On December 12th, 2017, world leaders met in Paris for the "One Planet Summit" at the invitation of French President Emmanuel Macron, UN Secretary-General Antonio Guterres and World Bank President Jim Yong Kim. With around 50 heads of state and government in attendance, the summit marked the 2-year anniversary of the adoption of the historic Paris Agreement. It provided government and business leaders with a platform to make new announcements on how they intend to accelerate the implementation of that agreement, and in particular how they will mobilize the necessary investments. Finance was thus at the centre of the summit. But do any of these new announcements matter? Will they make a difference, particularly for the poorest and most vulnerable developing countries?

The Paris Agreement contains two overarching objectives on finance. On the one hand, it confirms the obligation for developed countries to provide financial resources to assist developing countries with respect to climate change mitigation and adaptation (Article 4). Such support should increase over time and be disbursed in a balanced way between adaptation and mitigation. In Paris, the objective of mobilizing US$ 100 billion annually for this support by 2020 was confirmed; until 2025 support should then continue at this scale before the US$ 100 billion objective is replaced with a new target for the period after 2025. On the other hand, the Paris Agreement also stipulates an objective that goes much beyond dedicated climate-finance flows from developed to developing countries. Article 2.1 (c) sets the objective of "making finance flows consistent with a pathway towards low greenhouse gas emissions and climate-resilient development". This refers to all finance flows, public and private, between and within countries, in the global North and South. This objective is about shifting the trillions of global financial flows away from "brown" investments that threaten climate stability to "green" investments that support climate compatible development. Both of these objectives contained in the Paris Agreement are crucially important to the address the global climate crisis and one cannot replace the other.

At the One Planet Summit, the focus was mainly on the second objective, shifting the trillions. Of course, some parts of the summit were more about show than about substance and some of the announcements were only clever repackaging of existing commitments. But many other commitments announced at the summit were new and significant. Three examples:

  1. The world biggest insurance company, AXA, not only announced to further decrease its investments in coal and increase investments in renewable energy, but also committed to not underwriting new coal and tar sand projects anymore. This is the first time a major insurer not only commits to a change it the way it invests e.g. their customers' life insurance money, but also to a change in its core business of offering insurance.

(Scene-based spatial questions)

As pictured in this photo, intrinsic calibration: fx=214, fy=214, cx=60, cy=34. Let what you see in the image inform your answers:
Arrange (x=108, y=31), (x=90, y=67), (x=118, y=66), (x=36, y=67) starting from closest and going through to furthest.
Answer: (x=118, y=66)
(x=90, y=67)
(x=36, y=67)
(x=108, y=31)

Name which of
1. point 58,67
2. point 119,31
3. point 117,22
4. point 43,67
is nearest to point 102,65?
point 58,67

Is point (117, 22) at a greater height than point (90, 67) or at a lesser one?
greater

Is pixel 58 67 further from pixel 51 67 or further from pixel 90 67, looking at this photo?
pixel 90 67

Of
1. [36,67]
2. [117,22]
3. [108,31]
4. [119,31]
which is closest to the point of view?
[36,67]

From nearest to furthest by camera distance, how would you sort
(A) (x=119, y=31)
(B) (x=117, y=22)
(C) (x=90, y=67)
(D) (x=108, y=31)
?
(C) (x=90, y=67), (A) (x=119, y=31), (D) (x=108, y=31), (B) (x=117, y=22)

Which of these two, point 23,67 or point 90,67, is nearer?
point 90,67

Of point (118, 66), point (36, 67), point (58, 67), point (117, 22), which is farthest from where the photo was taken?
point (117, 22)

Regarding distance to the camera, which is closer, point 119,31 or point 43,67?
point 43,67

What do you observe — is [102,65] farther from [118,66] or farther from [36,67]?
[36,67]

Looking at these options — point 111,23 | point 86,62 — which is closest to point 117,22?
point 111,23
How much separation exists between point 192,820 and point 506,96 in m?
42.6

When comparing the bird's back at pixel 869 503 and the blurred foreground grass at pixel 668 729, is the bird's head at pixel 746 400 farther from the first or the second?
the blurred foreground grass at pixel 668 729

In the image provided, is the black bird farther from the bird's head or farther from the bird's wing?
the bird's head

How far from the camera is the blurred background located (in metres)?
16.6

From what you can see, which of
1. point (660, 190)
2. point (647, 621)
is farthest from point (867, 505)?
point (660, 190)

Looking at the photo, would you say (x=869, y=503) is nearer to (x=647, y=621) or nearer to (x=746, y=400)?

| Short task |
From the One Planet Summit text, copy word for word the passage starting with "At the One Planet" and going on through "of offering insurance.".

| Written answer |
At the One Planet Summit, the focus was mainly on the second objective, shifting the trillions. Of course, some parts of the summit were more about show than about substance and some of the announcements were only clever repackaging of existing commitments. But many other commitments announced at the summit were new and significant. Three examples:

  1. The world biggest insurance company, AXA, not only announced to further decrease its investments in coal and increase investments in renewable energy, but also committed to not underwriting new coal and tar sand projects anymore. This is the first time a major insurer not only commits to a change it the way it invests e.g. their customers' life insurance money, but also to a change in its core business of offering insurance.